1. In a Sandwich
Start with sliced chicken breast (at the deli counter, choose the unflavored, oven-roasted, lower-sodium option). Layer chicken on top of toasted whole-grain bread. Add ⅓ of amedium avocado, 1 tsp mustard, 1 slice cheese, and lettuce, sliced cucumbers, and tomato.
2. Change-up Tacos
Shred the meat of a skinless rotisserie chicken. Mix meat with the desired amount of hot sauce and salt-free taco seasoning. Heat in a skillet.

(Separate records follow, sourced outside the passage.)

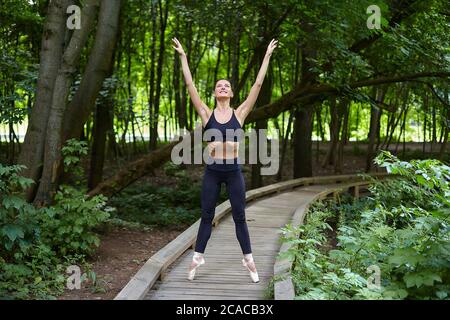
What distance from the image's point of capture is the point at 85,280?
6668mm

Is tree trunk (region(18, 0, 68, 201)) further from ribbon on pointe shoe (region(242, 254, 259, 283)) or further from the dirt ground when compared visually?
ribbon on pointe shoe (region(242, 254, 259, 283))

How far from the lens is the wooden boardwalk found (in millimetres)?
5191

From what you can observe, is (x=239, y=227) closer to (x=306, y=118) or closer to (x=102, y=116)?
(x=102, y=116)

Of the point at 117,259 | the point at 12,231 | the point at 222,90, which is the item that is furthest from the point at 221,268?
the point at 117,259

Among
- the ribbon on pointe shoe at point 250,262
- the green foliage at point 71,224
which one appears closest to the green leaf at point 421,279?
the ribbon on pointe shoe at point 250,262

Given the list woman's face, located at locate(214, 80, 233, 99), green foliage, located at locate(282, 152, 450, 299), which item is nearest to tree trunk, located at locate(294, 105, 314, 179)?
green foliage, located at locate(282, 152, 450, 299)

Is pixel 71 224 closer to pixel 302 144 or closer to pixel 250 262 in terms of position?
pixel 250 262

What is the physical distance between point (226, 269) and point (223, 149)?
1.74 metres

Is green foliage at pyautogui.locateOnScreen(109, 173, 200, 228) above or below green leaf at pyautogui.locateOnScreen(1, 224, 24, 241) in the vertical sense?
below

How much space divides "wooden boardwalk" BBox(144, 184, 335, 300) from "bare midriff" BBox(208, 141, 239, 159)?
1.33 m

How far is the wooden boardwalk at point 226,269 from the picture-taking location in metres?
5.19

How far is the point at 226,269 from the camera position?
6.10 metres
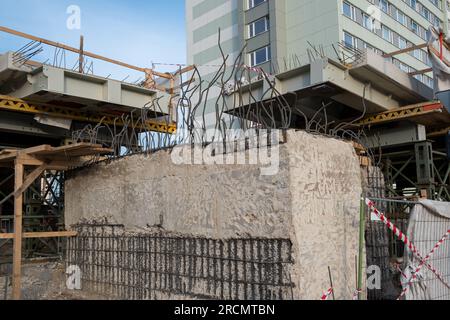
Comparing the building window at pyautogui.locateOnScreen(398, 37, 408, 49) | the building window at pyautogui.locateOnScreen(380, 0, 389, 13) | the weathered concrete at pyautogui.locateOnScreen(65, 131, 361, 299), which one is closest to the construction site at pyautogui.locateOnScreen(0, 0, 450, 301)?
the weathered concrete at pyautogui.locateOnScreen(65, 131, 361, 299)

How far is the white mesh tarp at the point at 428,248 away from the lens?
243 inches

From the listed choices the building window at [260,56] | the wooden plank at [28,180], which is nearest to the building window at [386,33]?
the building window at [260,56]

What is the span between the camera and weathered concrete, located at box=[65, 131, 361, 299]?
5375mm

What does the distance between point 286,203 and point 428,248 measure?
2.59m

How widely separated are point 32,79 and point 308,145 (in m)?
10.1

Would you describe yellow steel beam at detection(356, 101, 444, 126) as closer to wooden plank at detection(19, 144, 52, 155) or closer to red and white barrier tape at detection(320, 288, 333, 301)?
red and white barrier tape at detection(320, 288, 333, 301)

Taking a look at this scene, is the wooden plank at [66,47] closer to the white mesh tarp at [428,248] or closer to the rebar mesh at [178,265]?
the rebar mesh at [178,265]

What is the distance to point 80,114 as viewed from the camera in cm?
1496

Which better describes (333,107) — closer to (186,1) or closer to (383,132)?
(383,132)

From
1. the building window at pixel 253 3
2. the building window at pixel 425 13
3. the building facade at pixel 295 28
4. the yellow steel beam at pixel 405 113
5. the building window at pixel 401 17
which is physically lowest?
the yellow steel beam at pixel 405 113

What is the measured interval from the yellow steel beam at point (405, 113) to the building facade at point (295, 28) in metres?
12.2

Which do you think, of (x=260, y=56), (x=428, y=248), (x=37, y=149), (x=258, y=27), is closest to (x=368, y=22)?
(x=258, y=27)
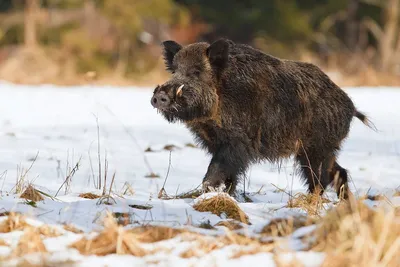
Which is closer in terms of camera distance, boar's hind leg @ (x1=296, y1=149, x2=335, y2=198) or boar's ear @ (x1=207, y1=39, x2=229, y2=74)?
boar's ear @ (x1=207, y1=39, x2=229, y2=74)

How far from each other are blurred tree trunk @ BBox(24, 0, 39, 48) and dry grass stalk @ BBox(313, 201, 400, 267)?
1949 centimetres

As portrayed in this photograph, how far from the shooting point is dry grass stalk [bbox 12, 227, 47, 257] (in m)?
3.60

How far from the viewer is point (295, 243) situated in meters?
3.71

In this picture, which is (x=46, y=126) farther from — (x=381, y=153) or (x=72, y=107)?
(x=381, y=153)

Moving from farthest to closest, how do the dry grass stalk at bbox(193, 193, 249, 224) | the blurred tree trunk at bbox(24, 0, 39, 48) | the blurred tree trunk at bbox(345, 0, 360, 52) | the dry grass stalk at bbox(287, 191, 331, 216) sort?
the blurred tree trunk at bbox(345, 0, 360, 52) < the blurred tree trunk at bbox(24, 0, 39, 48) < the dry grass stalk at bbox(287, 191, 331, 216) < the dry grass stalk at bbox(193, 193, 249, 224)

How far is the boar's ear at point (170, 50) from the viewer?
620 centimetres

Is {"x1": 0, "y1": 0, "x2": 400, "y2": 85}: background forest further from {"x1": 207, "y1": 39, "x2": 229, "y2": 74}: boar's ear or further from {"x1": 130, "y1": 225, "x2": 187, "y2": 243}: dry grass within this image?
{"x1": 130, "y1": 225, "x2": 187, "y2": 243}: dry grass

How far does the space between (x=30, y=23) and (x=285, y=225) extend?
72.1 feet

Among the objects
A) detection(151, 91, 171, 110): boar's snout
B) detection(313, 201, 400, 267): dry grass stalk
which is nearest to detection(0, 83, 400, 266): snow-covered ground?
detection(313, 201, 400, 267): dry grass stalk

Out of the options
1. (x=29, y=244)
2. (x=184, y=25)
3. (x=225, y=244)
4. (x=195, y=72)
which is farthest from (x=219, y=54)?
(x=184, y=25)

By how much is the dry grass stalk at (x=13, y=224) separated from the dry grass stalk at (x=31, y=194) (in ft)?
2.79

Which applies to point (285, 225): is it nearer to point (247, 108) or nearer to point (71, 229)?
point (71, 229)

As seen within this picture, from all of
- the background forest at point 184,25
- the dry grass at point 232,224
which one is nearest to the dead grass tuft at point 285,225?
the dry grass at point 232,224

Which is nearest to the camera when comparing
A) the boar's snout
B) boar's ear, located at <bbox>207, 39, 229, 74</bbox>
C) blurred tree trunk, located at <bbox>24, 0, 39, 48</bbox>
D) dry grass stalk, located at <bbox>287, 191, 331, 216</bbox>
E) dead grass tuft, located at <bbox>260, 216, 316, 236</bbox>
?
dead grass tuft, located at <bbox>260, 216, 316, 236</bbox>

Add chicken to whole-grain tortillas. Top with fresh salsa, reduced-fat cheese, a dollop of plain Greek yogurt, and veggies.
3. In a Salad
Place 1 lb of chicken in large zip-top bag. Add ¼ cup orange juice, 2 tbsp olive oil, ¼ cup balsamic vinegar, 1 tbsp Dijon mustard, 1 tsp salt-free garlic-and-herb seasoning, and chopped garlic. Marinate up to 24 hours before grilling. Use sliced grilled chicken to top a salad with mixed greens, chopped vegetables, and a whole grain such as quinoa.
4. Make It a Burger
Mix 1 lb ground chicken breast, 1 chopped red bell pepper, ½ diced onion, 2 cups chopped spinach, ½ cup whole-wheat panko breadcrumbs, 1 egg, salt-free garlic-and-herb seasoning, and minced garlic. Form into 4 patties and grill until cooked. Wrap in lettuce leaves.
5. With an Italian Flair
Dunk chicken-breast halves in egg whites, then in whole-wheat panko breadcrumbs with garlic powder and parmesan. Bake on greased dish for 20 minutes in 400°F oven. Top each breast with 2 tbsp marinara, 1 thin slice mozzarella, and chopped basil leaves. Bake again for 10 to 15 minutes. Serve over bean-based pasta.